WORK TO COMPLETE | In the Bitcoin article, which price range is the asset said to be locked in?

TEXT TO READ |
Bitcoin eyes deeper drop — Five weeks of US selling point to more downside

Bitcoin eyes deeper drop — Five weeks of US selling point to more downside

Bitcoin [BTC] could trend even lower as market dynamics keep the asset locked in a range between $59,000 and $63,000.

Momentum behind any rebound remains weak, and fresh data tied to global market liquidity warns that Bitcoin may slip further before it carves out a bottom and stages a strong bullish recovery.

Bitcoin-to-global M2 ratio points to more downside

Data from Alphractal shows that the Global Money Supply (M2) can serve as a useful indicator for tracking BTC‘s tops and bottoms through their ratio.

M2 tracks the money supply and near‑cash assets that can be quickly converted into cash. The M2 ratio serves as a proxy for whether Bitcoin is overvalued at market tops or undervalued at market bottoms, with chart color gradients highlighting those zones.

DATA EXTRACT |
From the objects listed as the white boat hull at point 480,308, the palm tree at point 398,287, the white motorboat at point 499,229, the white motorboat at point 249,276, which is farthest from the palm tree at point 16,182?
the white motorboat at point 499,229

EXERCISE OUTPUT | Between $59,000 and $63,000.